State Key Laboratory of Military Stomatology and National Clinical Research Center for Oral Diseases and Shaanxi Clinical Research Center for Oral Diseases, Department of Orthodontics, School of Stomatology, The Fourth Military Medical University, Xi'an, Shaanxi 710032, China.
Department of Cardiology, Tangdu Hospital, Fourth Military Medical University, Xi'an, China.
Biomed Res Int. 2019 Jun 23;2019:8735952. doi: 10.1155/2019/8735952. eCollection 2019.
HPDLSCs derived from periodontal ligament tissues contribute to tooth development and tissue regeneration. Exploring the effects of long noncoding RNAs (lncRNAs) in the process of osteogenic differentiation of periodontal ligament stem cells would provide novel therapeutic strategies for tissue regeneration. The expression levels of lncRNA, which significantly changed during osteogenic differentiation, were observed by real-time quantitative PCR (q-PCR). Then, we screened for osteogenic-related lncRNA, which was initially named lncRNA-TWIST1. Moreover, we detected the mRNA expression levels of TWIST1 and osteogenesis-related genes after upregulating and downregulating lncRNA-TWIST1 in PPDLSCs (periodontal mesenchymal stem cells from periodontitis patients) and HPDLSCs (periodontal mesenchymal stem cells from healthy microenvironment), respectively. The osteogenic degree was verified by detecting ALP activity and alizarin red staining. LncRNA-TWIST1 decreased the mRNA levels of TWIST1 and promoted osteogenic differentiation in PPDLSCs, which was confirmed by the increase in osteogenesis-related gene levels (Runx2, ALP, and OCN), the increase in ALP activity, and the formation of more osteogenic nodules. In contrast, downregulating lncRNA-TWIST1 decreased the expression of osteogenesis-related genes, ALP activity, and osteogenic nodules both in PPDLSCs and in HPDLSCs. LncRNA-TWIST1 promoted osteogenic differentiation both in PPDLSCs and in HPDLSCs by inhibiting the TWIST1 expression. LncRNA-TWIST1 may be a novel therapeutic strategy to regenerate dental tissues.

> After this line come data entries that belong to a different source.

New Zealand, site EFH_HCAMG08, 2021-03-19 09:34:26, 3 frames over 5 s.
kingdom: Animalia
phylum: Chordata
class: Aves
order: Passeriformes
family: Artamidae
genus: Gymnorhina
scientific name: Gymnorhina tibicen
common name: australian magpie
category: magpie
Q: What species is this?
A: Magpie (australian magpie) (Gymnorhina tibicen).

牙周膜干细胞来源于牙周组织,有助于牙齿发育和组织再生。探索长链非编码 RNA(lncRNA)在牙周膜干细胞成骨分化过程中的作用,可为组织再生提供新的治疗策略。通过实时定量 PCR(q-PCR)观察到成骨分化过程中 lncRNA 表达水平显著变化。然后,我们筛选出与成骨相关的 lncRNA,最初命名为 lncRNA-TWIST1。此外,我们分别在 PPDLSCs(来自牙周炎患者的牙周膜间充质干细胞)和 HPDLSCs(来自健康微环境的牙周膜间充质干细胞)中上调和下调 lncRNA-TWIST1 后,检测 TWIST1 和骨形成相关基因的 mRNA 表达水平。通过检测碱性磷酸酶(ALP)活性和茜素红染色来验证成骨程度。lncRNA-TWIST1 降低了 PPDLSCs 中 TWIST1 的 mRNA 水平,并促进了成骨分化,这通过增加成骨相关基因(Runx2、ALP 和 OCN)水平、增加 ALP 活性以及形成更多的成骨结节得到证实。相反,下调 lncRNA-TWIST1 降低了 PPDLSCs 和 HPDLSCs 中成骨相关基因、ALP 活性和成骨结节的表达。lncRNA-TWIST1 通过抑制 TWIST1 的表达促进 PPDLSCs 和 HPDLSCs 的成骨分化。lncRNA-TWIST1 可能是一种再生牙齿组织的新治疗策略。